How could boards consider social investment when setting up strategy? Women's Aid Co-chair Beverley Pass shares her experience of taking on social investment.

The funding landscape for our members is changing and they will need to explore a range of alternative funding methods. Social investment is one of those options. We need to make sure our members are informed about how it works and whether it is right for them.

Beverley's story

Women’s Aid is the first national charity working to end domestic abuse against women and children, founded in the early 1970s by a grassroots movement of women providing refuge and support for survivors of domestic violence and abuse. Today we are a federation of over 220 organisations who provide more than 300 local lifesaving services to women and children across England, and we continue to campaign, educate and provide direct support.

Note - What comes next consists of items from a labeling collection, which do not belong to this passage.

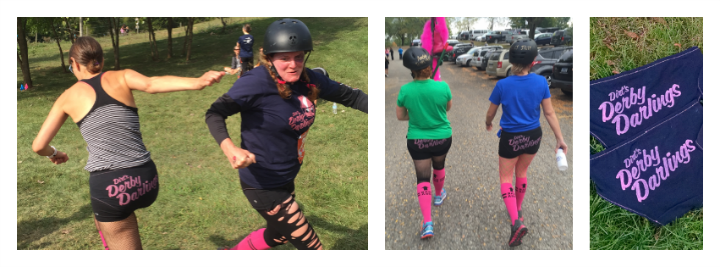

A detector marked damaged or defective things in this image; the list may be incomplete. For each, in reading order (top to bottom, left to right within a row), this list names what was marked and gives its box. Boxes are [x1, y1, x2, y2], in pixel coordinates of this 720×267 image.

ripped black leggings [242, 180, 320, 251]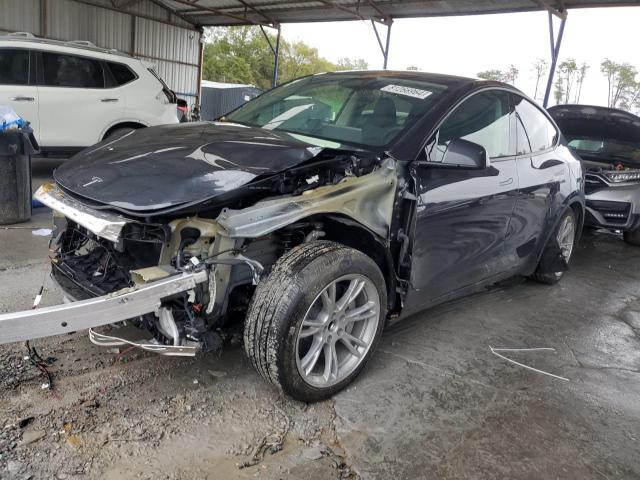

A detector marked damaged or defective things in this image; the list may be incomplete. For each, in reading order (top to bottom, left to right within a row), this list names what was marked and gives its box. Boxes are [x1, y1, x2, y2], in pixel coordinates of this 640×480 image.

crumpled black hood [54, 122, 322, 214]
damaged front end [0, 151, 398, 356]
wrecked black tesla model y [2, 71, 584, 402]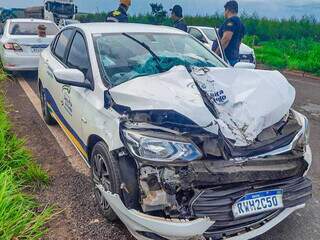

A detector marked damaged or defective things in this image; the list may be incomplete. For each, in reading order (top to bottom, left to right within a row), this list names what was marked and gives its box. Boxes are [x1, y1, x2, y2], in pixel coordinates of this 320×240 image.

broken headlight [121, 129, 201, 163]
damaged white sedan [38, 23, 312, 240]
crumpled hood [110, 65, 296, 146]
detached bumper piece [190, 177, 312, 239]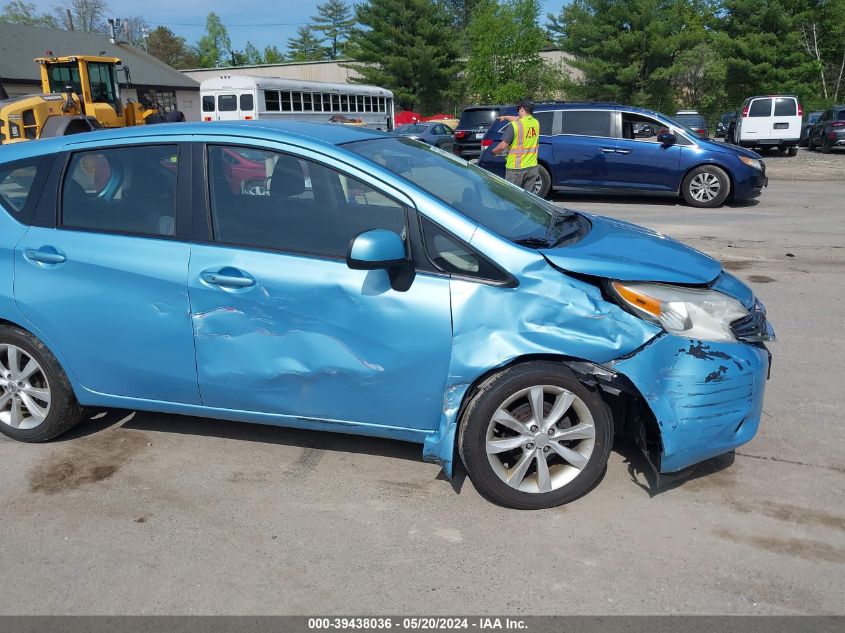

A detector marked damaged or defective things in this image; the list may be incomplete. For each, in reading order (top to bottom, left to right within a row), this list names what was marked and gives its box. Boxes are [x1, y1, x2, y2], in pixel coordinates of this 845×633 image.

dented front door [186, 247, 454, 430]
blue damaged car [0, 122, 772, 508]
damaged front bumper [608, 334, 772, 472]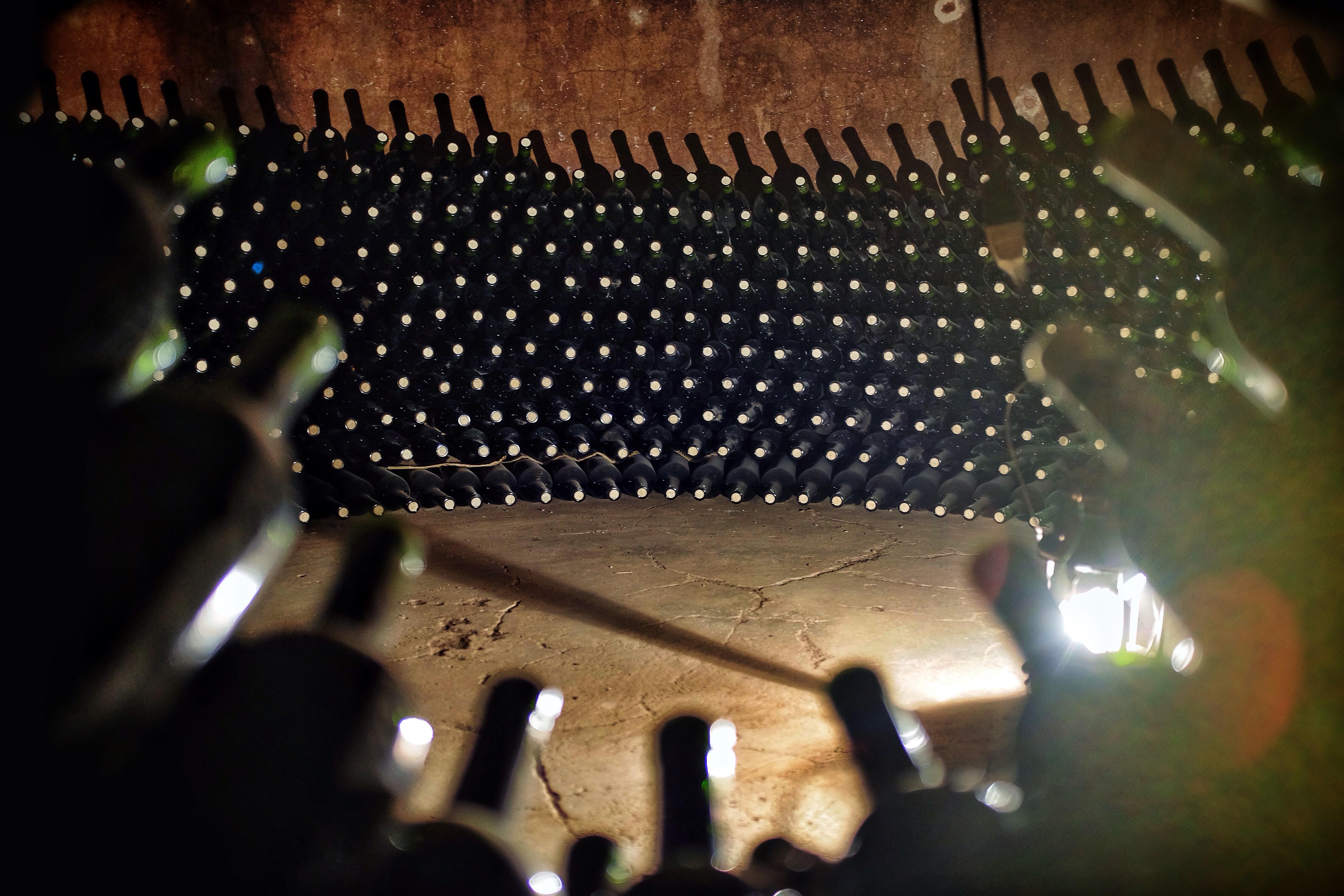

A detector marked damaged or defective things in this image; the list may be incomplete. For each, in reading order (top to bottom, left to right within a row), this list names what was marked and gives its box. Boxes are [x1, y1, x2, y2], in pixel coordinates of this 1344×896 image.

cracked concrete floor [239, 502, 1027, 881]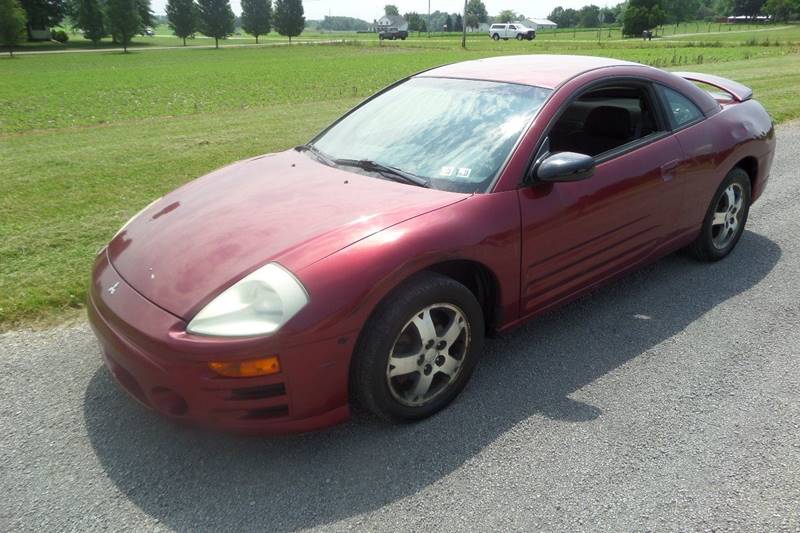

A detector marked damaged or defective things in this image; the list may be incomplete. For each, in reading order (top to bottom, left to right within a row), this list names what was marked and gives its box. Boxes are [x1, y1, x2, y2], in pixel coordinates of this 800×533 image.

cracked asphalt [0, 121, 796, 532]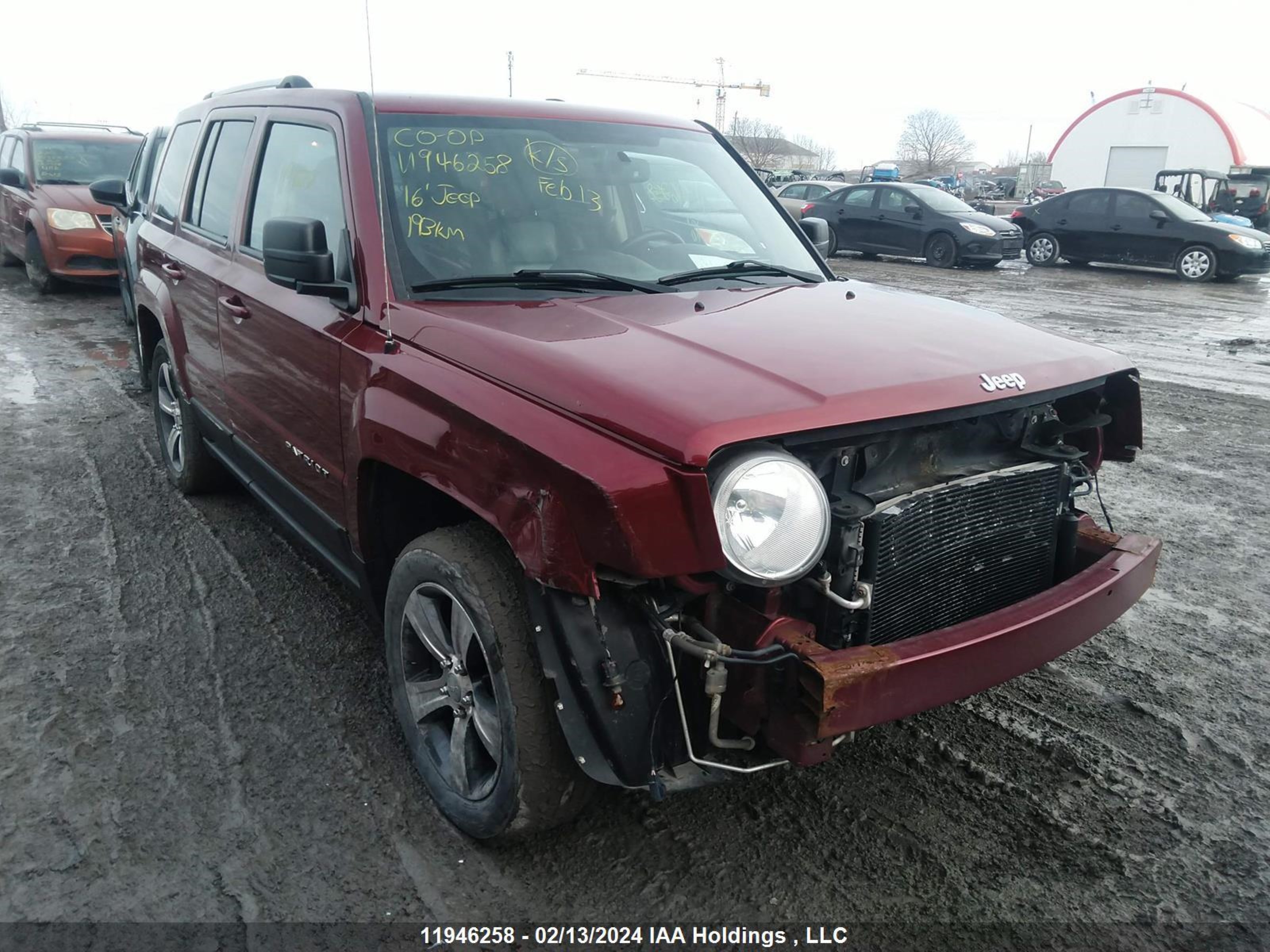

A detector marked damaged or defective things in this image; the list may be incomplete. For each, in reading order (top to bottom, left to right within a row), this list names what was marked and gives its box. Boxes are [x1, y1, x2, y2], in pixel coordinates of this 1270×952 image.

damaged front end [523, 373, 1163, 797]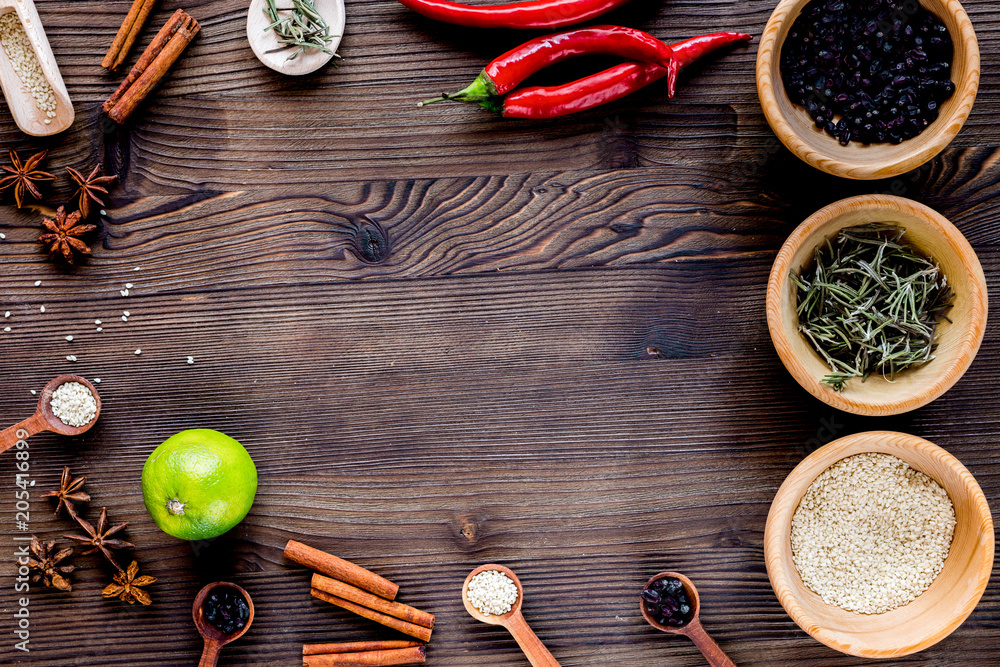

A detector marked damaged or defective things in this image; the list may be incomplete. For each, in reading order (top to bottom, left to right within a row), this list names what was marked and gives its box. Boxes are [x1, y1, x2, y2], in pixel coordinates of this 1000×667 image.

broken star anise piece [0, 149, 54, 207]
broken star anise piece [66, 165, 116, 219]
broken star anise piece [39, 206, 95, 264]
broken star anise piece [40, 468, 90, 520]
broken star anise piece [26, 536, 74, 592]
broken star anise piece [62, 506, 134, 568]
broken star anise piece [103, 560, 156, 608]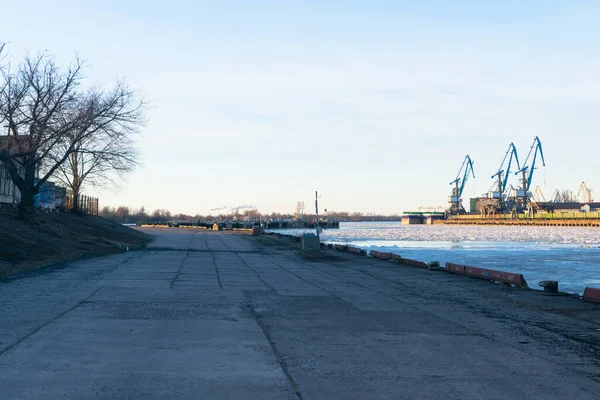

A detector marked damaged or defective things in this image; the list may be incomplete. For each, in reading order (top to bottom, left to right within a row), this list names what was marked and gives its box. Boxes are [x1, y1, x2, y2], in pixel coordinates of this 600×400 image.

cracked asphalt [1, 227, 600, 398]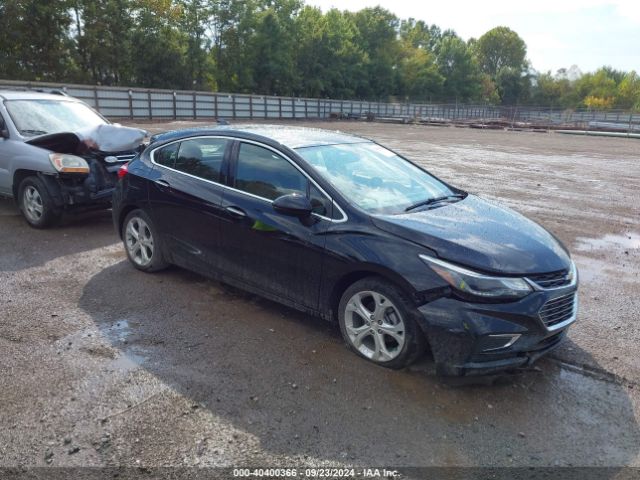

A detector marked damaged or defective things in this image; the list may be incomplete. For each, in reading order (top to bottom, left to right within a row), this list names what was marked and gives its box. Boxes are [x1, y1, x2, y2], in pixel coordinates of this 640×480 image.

damaged gray suv [0, 90, 144, 229]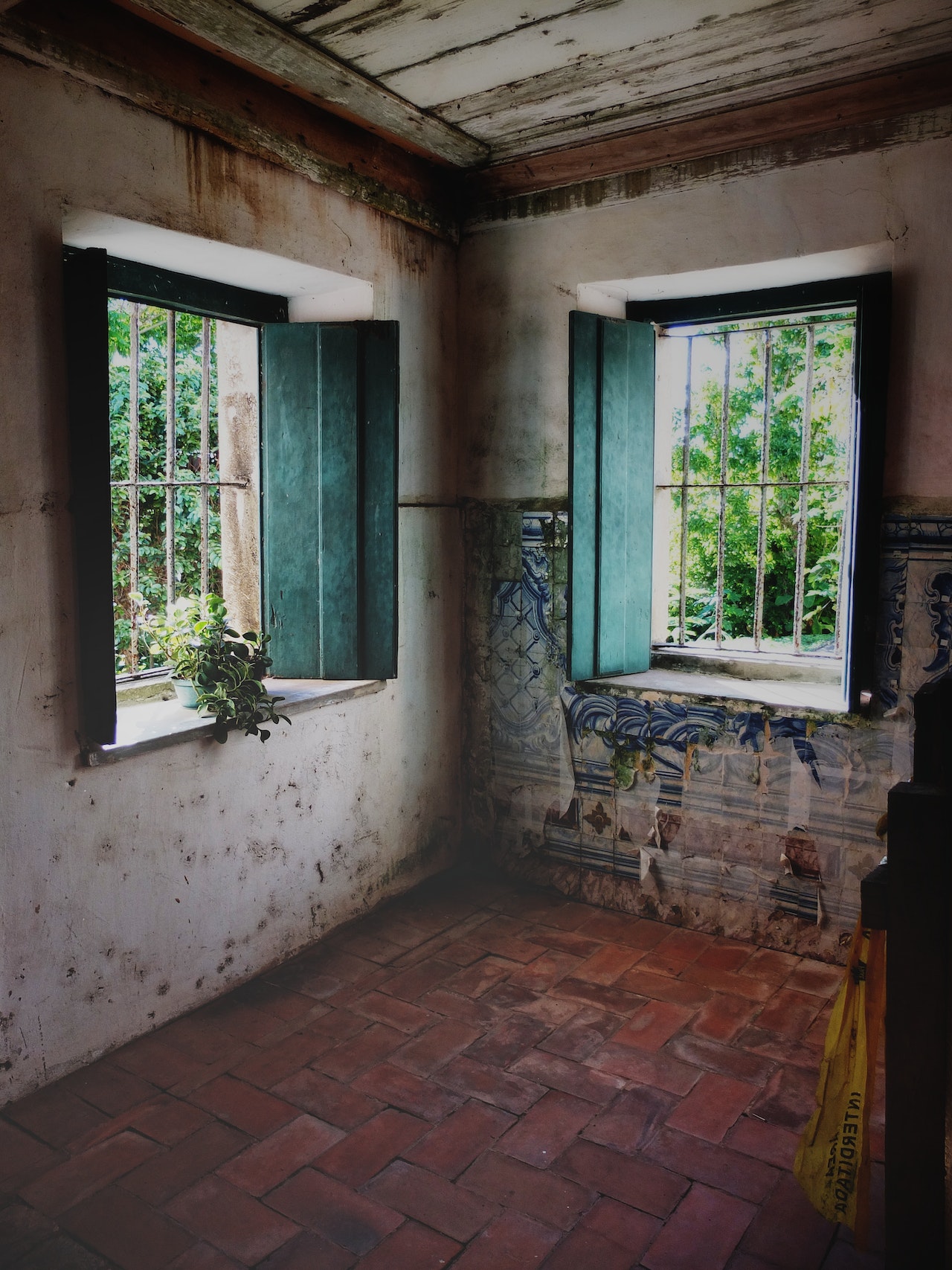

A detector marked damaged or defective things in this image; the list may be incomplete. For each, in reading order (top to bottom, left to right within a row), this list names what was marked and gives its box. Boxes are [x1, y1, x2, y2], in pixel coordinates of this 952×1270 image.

peeling wall paint [0, 57, 461, 1101]
rusted metal bar [678, 335, 690, 643]
rusted metal bar [717, 335, 732, 643]
rusted metal bar [756, 329, 768, 655]
rusted metal bar [791, 327, 815, 649]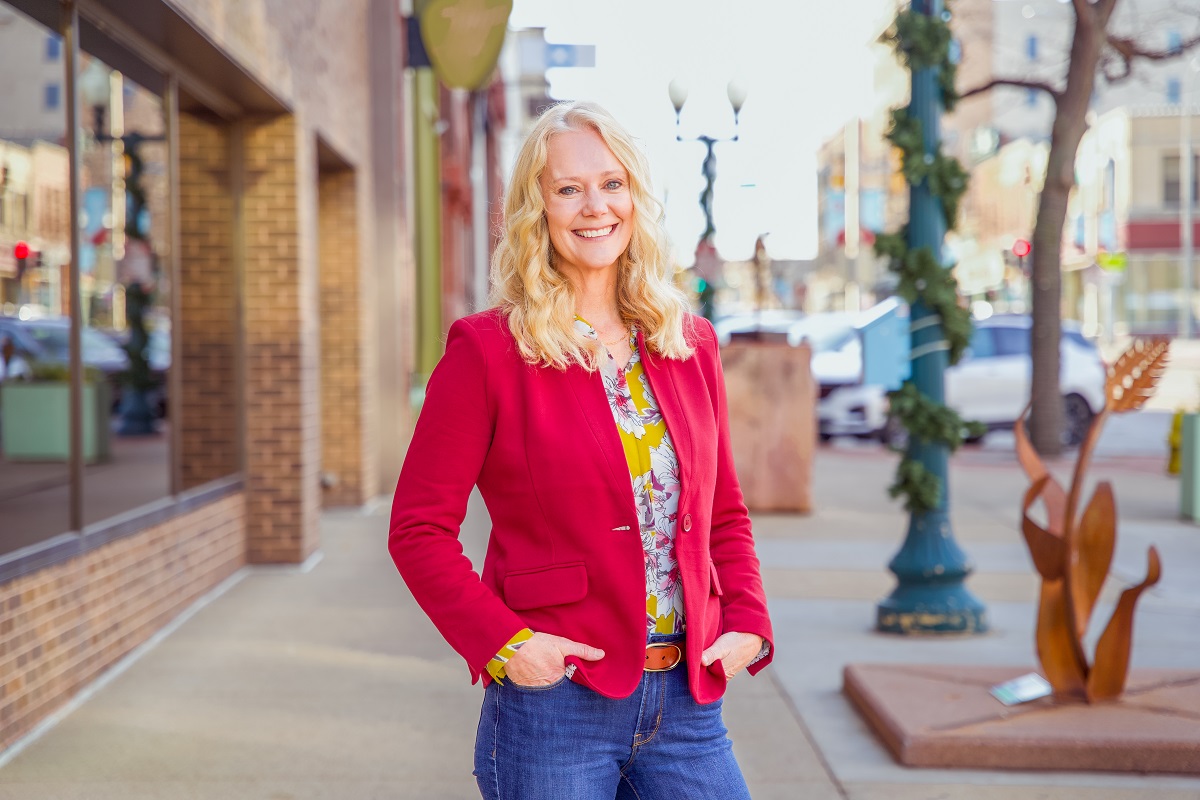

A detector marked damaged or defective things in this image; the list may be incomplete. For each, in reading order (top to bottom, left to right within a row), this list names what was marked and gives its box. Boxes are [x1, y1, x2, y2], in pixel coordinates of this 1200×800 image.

rust metal sculpture [1017, 338, 1166, 700]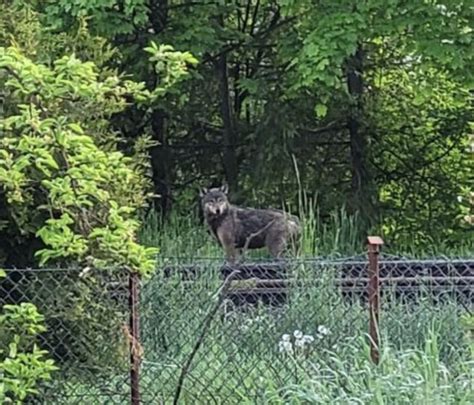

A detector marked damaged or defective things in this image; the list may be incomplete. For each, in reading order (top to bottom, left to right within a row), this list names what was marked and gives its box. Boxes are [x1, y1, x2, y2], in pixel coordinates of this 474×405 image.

rusty fence post [368, 235, 384, 364]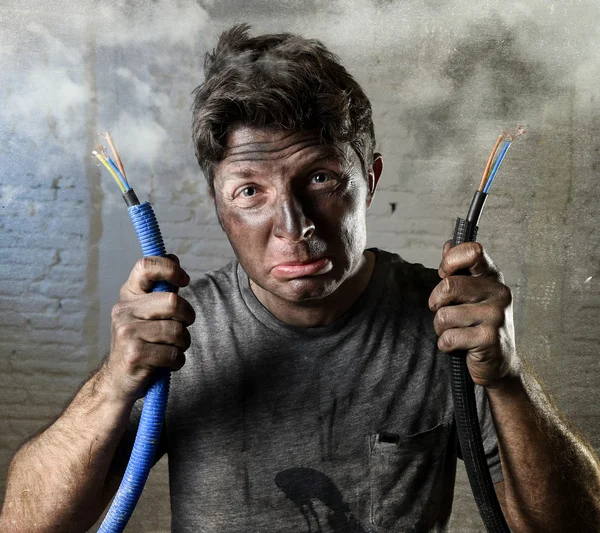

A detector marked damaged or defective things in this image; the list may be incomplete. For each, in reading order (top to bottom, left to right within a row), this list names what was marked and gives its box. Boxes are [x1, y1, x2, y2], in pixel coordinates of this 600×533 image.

burnt face [213, 124, 378, 304]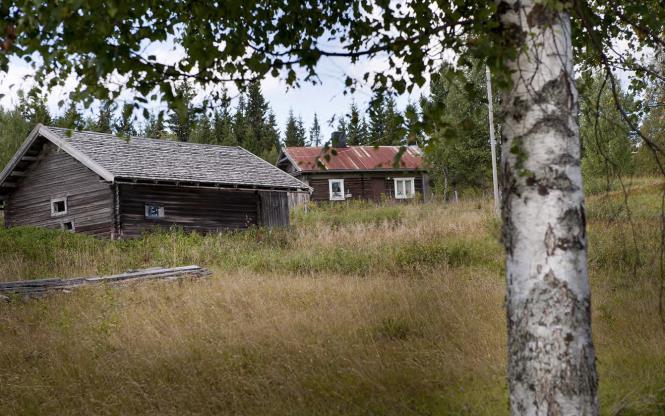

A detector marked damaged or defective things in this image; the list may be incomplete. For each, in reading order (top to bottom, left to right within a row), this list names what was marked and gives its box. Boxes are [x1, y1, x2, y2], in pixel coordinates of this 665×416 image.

rusty metal roof [282, 145, 422, 173]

A critical role of Women’s Aid is to empower our members to thrive in an increasingly difficult environment. This means helping them to engage with commissioning and tendering as it develops – and also being at the forefront of funding mechanisms which could be a lifeline for services which so evidently avoid huge costs to the public sector. We believe social investment has this potential.

That’s why we have worked to develop our understanding of social investment as a tool to help preserve the unique, national network of specialist support to survivors of domestic abuse. In parallel, we have worked with local services and with beneficiaries themselves to create an affordable outcomes measurement system called On Track, which captures outcomes data and evidence of return on investment, within a system which also facilitates everyday case management, directly improving services.

How are we working social investment into our strategy?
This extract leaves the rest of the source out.